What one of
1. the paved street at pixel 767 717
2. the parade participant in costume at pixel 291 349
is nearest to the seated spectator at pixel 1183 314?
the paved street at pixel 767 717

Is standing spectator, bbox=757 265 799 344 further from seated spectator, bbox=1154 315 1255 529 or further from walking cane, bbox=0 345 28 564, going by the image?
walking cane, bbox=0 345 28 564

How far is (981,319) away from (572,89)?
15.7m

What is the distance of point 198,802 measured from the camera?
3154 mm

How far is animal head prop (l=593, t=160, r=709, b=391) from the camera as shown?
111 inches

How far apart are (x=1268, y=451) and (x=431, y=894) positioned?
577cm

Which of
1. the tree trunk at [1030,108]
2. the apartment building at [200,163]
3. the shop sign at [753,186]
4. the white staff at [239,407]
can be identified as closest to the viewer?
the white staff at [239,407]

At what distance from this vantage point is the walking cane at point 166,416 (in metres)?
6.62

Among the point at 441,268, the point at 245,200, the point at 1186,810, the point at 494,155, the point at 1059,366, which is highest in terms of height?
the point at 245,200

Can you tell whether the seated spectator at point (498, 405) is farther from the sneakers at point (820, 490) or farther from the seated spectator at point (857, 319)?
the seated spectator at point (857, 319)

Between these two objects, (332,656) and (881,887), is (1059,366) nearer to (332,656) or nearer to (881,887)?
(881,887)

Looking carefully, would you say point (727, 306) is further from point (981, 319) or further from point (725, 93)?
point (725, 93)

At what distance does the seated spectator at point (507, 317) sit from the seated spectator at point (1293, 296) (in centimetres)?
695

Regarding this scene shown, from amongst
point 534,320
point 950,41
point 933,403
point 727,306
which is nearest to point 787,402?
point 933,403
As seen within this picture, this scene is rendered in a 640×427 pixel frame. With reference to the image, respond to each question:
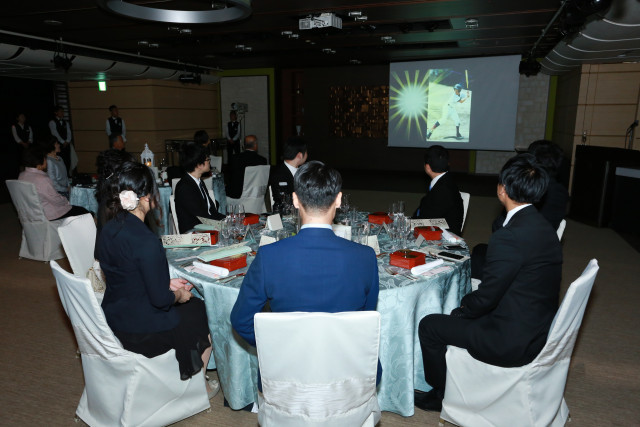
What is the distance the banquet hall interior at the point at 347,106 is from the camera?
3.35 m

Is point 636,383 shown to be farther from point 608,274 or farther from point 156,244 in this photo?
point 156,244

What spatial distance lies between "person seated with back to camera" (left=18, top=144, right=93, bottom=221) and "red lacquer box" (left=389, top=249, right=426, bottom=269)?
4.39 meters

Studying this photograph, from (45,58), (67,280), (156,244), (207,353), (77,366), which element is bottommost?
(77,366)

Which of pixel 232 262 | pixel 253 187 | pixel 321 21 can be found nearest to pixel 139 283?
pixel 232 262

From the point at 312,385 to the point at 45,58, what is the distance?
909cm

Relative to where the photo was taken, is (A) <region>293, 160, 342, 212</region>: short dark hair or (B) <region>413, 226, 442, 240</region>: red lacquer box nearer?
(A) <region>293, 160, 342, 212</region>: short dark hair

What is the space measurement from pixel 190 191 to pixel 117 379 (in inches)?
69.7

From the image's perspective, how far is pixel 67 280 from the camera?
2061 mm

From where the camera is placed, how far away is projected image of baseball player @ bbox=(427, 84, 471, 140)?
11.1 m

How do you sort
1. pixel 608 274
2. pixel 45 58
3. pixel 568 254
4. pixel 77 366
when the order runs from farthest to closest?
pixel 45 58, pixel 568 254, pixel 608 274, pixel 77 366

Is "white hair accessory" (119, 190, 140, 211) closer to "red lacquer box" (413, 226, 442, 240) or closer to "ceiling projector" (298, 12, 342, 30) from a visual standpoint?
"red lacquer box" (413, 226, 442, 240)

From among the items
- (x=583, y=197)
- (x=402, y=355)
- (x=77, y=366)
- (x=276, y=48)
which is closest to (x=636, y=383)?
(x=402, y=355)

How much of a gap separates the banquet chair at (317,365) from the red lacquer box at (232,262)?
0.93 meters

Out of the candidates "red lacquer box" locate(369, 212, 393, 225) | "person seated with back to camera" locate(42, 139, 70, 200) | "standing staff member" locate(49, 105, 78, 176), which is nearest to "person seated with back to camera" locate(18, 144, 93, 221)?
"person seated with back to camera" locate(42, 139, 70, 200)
═══
WORK INSTRUCTIONS »
Rewrite all of the items above, changing "shop sign" to "store sign" and leaving everything else as it is. Leave the pictures out of your answer.

TASK SOLUTION »
What one of
1. the paved street at pixel 767 717
2. the parade participant in costume at pixel 291 349
is nearest to the seated spectator at pixel 1183 314?
the paved street at pixel 767 717

Is standing spectator, bbox=757 265 799 344 further from seated spectator, bbox=1154 315 1255 529 or further from walking cane, bbox=0 345 28 564, going by the image?
walking cane, bbox=0 345 28 564

How far is (981,319) away from (572,89)?
15.7m

What is the distance of point 198,802 measured from the camera?
3154 mm

How far is animal head prop (l=593, t=160, r=709, b=391) from the camera as shown?
111 inches

How far apart are (x=1268, y=451) and (x=431, y=894) positioned?
577cm

Which of
1. the tree trunk at [1030,108]
2. the apartment building at [200,163]
3. the store sign at [753,186]
4. the white staff at [239,407]
can be identified as closest to the viewer?
the white staff at [239,407]

At what distance from this vantage point is the walking cane at point 166,416 (in metres)?
6.62

Among the point at 441,268, the point at 245,200, the point at 1186,810, the point at 494,155, the point at 1059,366, which is highest in terms of height?
the point at 245,200

Can you tell whether the seated spectator at point (498, 405) is farther from the sneakers at point (820, 490) or farther from the seated spectator at point (857, 319)?
the seated spectator at point (857, 319)

Between these two objects, (332,656) and (881,887), is (1059,366) nearer to (332,656) or nearer to (881,887)?
(881,887)

Looking carefully, would you say point (727, 306) is further from point (981, 319) or further from point (725, 93)?
point (725, 93)

At what distance does the seated spectator at point (507, 317) sit from the seated spectator at point (1293, 296) (in centimetres)?
695

Regarding this scene shown, from amongst
point 534,320
point 950,41
point 933,403
point 727,306
which is nearest to point 787,402?
point 933,403
As seen within this picture, this scene is rendered in a 640×427 pixel frame. With reference to the image, respond to each question:
What is the distance the banquet hall interior at the point at 347,106 is from the camera?
3.35 m

Is point 636,383 shown to be farther from point 608,274 or farther from point 156,244 in this photo?
point 156,244

What spatial distance lies between "person seated with back to camera" (left=18, top=144, right=93, bottom=221) and "red lacquer box" (left=389, top=249, right=426, bottom=269)?
4.39 meters

Studying this photograph, from (45,58), (67,280), (156,244), (207,353), (77,366), which element is bottommost?
(77,366)

Which of pixel 232 262 | pixel 253 187 | pixel 321 21 can be found nearest to pixel 139 283?
pixel 232 262

From the point at 312,385 to the point at 45,58, what is the distance?
909cm

Relative to where the photo was taken, is (A) <region>293, 160, 342, 212</region>: short dark hair or (B) <region>413, 226, 442, 240</region>: red lacquer box nearer?
(A) <region>293, 160, 342, 212</region>: short dark hair

What is the space measurement from pixel 190 191 to pixel 117 379 (in inches)?
69.7

From the image's perspective, how far is pixel 67 280 from the camera?
2061 mm

From where the camera is placed, how far away is projected image of baseball player @ bbox=(427, 84, 471, 140)?
11.1 m

How do you sort
1. pixel 608 274
2. pixel 45 58
3. pixel 568 254
4. pixel 77 366
when the order runs from farthest to closest?
pixel 45 58, pixel 568 254, pixel 608 274, pixel 77 366

Is "white hair accessory" (119, 190, 140, 211) closer to "red lacquer box" (413, 226, 442, 240) or closer to "ceiling projector" (298, 12, 342, 30) from a visual standpoint?
"red lacquer box" (413, 226, 442, 240)

From among the items
- (x=583, y=197)
- (x=402, y=355)
- (x=77, y=366)
- (x=276, y=48)
which is closest to (x=636, y=383)?
(x=402, y=355)

How much of a gap separates the banquet chair at (317,365) from the red lacquer box at (232,262)?
0.93 meters

Out of the candidates "red lacquer box" locate(369, 212, 393, 225) | "person seated with back to camera" locate(42, 139, 70, 200) | "standing staff member" locate(49, 105, 78, 176), which is nearest to "person seated with back to camera" locate(18, 144, 93, 221)?
"person seated with back to camera" locate(42, 139, 70, 200)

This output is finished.